**Objective**
Write out again only the lines from the line with "What distance is" up to and including the last line, with the requests unchanged but every number in the answers (coordinates and distances) scaled by 2.05 and rounded to a whole number, halves going up. Leave out the pictures.

**Provided data**
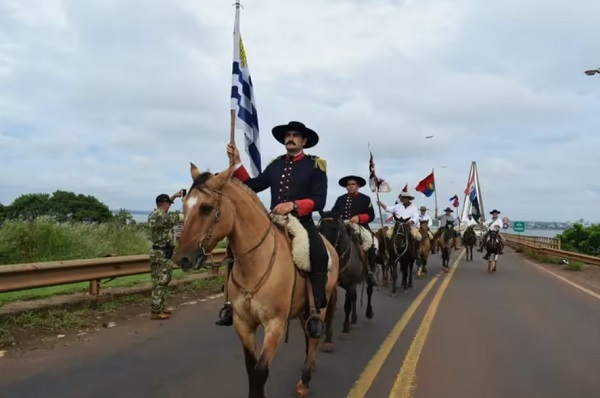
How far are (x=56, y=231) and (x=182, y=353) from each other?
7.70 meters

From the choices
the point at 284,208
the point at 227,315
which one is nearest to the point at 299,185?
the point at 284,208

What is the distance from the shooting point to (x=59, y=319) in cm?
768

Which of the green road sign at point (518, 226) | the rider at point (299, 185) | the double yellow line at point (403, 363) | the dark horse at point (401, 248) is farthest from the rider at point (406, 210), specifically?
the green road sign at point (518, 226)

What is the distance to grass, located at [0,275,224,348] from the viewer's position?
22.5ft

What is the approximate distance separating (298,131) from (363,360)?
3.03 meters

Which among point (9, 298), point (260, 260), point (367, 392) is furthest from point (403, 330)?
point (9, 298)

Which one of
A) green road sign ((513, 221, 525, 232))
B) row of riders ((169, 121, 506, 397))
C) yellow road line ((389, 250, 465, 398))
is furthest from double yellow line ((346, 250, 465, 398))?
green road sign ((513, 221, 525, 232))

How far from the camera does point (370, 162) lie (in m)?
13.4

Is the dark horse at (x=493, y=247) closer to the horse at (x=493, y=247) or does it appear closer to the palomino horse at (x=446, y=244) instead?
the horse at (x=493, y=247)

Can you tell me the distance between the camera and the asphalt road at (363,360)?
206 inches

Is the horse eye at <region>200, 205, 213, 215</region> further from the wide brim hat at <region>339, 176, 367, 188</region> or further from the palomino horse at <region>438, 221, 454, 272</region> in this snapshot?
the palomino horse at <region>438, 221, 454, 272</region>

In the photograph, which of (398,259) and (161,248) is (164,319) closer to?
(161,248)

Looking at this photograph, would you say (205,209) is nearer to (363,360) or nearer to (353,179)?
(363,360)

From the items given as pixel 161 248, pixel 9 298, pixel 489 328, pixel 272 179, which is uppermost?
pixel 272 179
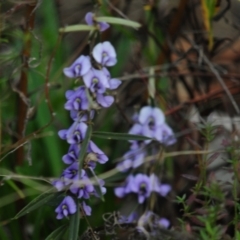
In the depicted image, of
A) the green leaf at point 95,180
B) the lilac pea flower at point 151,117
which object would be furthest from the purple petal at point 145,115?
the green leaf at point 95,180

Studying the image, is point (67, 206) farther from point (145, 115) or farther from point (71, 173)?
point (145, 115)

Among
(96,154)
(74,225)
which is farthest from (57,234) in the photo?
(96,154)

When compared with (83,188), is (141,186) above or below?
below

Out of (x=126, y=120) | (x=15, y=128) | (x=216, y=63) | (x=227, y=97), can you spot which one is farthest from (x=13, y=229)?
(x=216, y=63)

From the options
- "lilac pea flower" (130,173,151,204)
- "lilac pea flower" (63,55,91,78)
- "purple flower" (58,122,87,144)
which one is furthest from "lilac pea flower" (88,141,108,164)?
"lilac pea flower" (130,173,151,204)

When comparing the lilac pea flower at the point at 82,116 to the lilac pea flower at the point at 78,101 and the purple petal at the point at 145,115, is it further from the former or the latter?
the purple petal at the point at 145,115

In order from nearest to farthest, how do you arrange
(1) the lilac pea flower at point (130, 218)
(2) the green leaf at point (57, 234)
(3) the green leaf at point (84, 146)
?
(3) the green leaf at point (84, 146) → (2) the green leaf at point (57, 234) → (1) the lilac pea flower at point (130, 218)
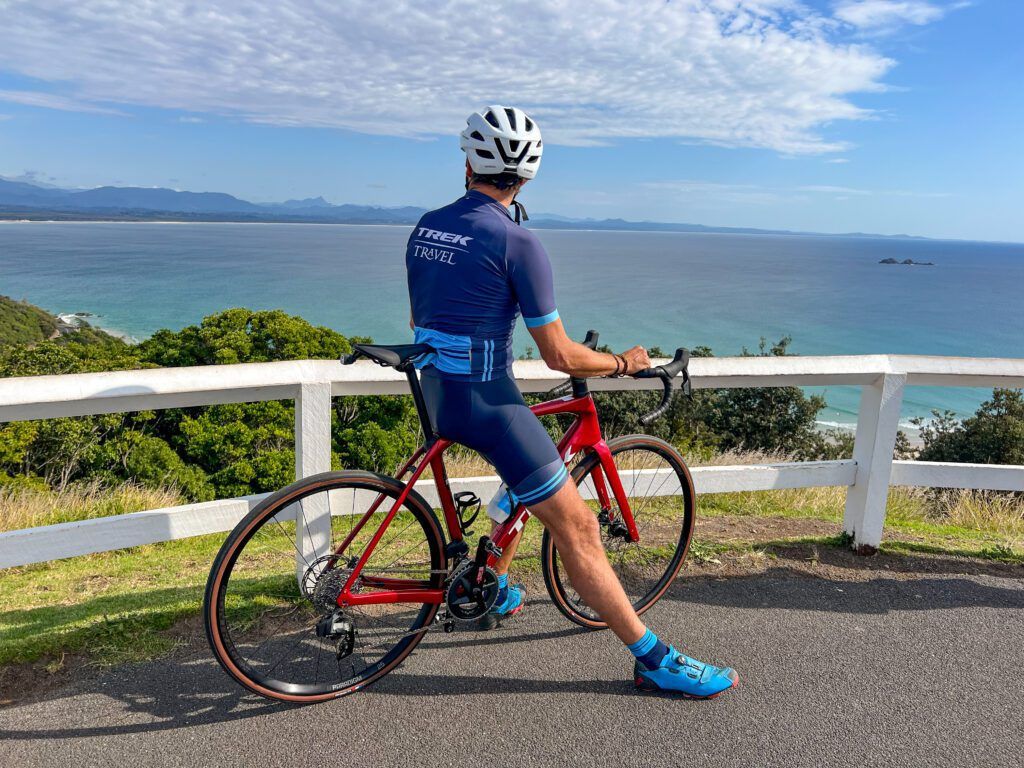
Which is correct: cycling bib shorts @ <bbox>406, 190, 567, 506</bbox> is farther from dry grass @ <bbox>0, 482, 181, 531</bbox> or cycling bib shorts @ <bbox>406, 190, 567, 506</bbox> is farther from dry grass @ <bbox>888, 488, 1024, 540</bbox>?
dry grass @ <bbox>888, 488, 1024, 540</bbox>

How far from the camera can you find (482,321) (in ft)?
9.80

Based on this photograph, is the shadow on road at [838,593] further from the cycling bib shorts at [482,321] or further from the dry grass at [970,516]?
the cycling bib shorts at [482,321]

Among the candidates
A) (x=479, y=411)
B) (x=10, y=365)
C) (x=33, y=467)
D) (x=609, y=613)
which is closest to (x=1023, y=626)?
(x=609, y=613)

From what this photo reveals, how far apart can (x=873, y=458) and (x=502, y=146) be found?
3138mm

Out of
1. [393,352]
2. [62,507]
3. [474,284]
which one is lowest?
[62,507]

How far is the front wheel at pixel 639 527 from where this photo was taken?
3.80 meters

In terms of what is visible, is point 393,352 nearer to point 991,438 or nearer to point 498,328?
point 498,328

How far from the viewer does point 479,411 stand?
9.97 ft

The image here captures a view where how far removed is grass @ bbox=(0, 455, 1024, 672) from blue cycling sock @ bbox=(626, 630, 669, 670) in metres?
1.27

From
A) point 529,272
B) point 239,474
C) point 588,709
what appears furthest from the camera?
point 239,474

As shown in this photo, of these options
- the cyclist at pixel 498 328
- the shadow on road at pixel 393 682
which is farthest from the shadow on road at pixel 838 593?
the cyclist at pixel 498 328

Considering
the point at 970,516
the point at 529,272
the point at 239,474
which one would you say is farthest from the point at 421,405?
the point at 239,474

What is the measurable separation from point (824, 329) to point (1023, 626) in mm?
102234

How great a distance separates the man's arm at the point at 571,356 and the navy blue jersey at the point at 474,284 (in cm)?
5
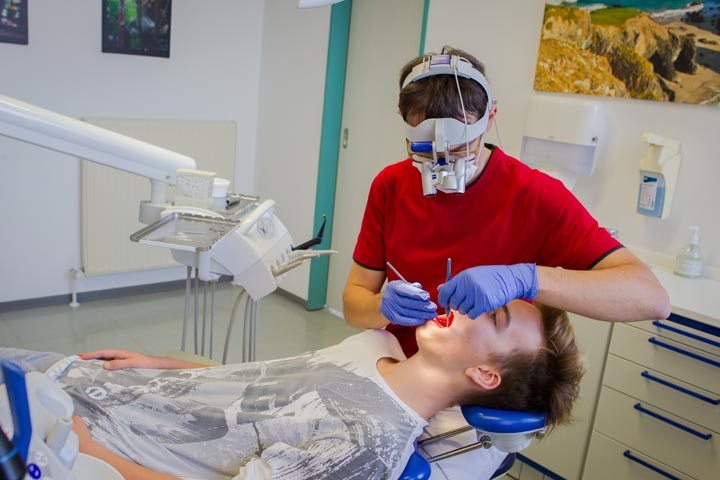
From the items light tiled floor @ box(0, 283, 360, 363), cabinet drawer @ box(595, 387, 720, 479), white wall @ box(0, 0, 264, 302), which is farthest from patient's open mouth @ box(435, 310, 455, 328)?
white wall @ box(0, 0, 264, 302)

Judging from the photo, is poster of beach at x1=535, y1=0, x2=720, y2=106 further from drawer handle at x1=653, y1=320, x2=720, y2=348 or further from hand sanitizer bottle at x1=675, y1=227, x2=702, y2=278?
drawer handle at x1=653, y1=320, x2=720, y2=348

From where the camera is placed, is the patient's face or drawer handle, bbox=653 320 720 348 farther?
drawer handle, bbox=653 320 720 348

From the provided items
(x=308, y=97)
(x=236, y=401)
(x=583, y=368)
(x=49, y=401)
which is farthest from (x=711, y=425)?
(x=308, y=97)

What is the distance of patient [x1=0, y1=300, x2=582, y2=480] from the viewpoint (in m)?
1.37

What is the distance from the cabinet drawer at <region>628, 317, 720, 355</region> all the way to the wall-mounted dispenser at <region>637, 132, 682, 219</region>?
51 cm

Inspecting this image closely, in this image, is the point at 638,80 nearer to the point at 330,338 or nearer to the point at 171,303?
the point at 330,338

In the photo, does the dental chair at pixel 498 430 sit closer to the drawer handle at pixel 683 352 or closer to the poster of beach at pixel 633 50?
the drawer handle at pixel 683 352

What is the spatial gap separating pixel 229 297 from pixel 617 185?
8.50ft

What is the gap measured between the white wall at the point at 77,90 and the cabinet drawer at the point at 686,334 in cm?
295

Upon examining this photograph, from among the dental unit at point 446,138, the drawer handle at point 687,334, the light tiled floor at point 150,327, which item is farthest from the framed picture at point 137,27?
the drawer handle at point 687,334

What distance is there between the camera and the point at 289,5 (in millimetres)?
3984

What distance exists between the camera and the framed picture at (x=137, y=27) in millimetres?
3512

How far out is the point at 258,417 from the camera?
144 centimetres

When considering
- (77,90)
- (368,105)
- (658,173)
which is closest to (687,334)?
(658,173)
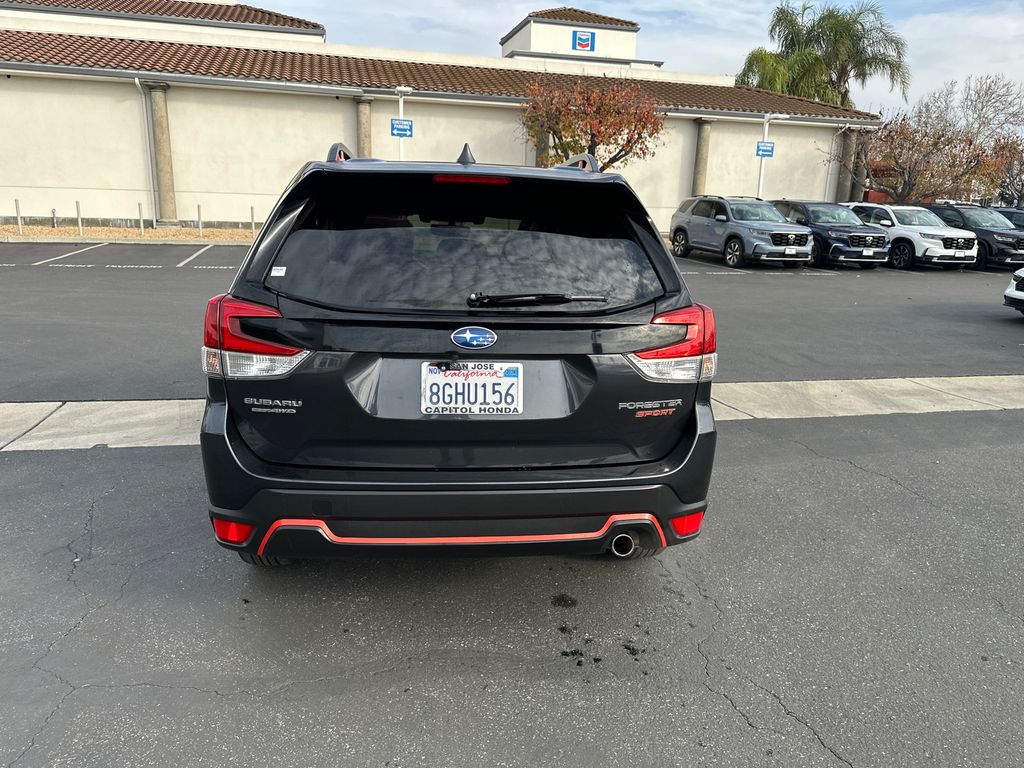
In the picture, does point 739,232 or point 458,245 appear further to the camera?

**Problem solution**
What distance is there between the camera and the point at 289,5 (in millimetres)?
8167

What distance exists between the camera and the framed picture at (x=137, y=27) in millimetres?
7200

How far out is the point at 258,417 from the camera?
295 centimetres

When considering
- (77,90)
- (368,105)
- (658,173)
which is closest to (687,334)?
(1349,355)
In the picture, does point 739,232 or point 458,245 appear further to the camera?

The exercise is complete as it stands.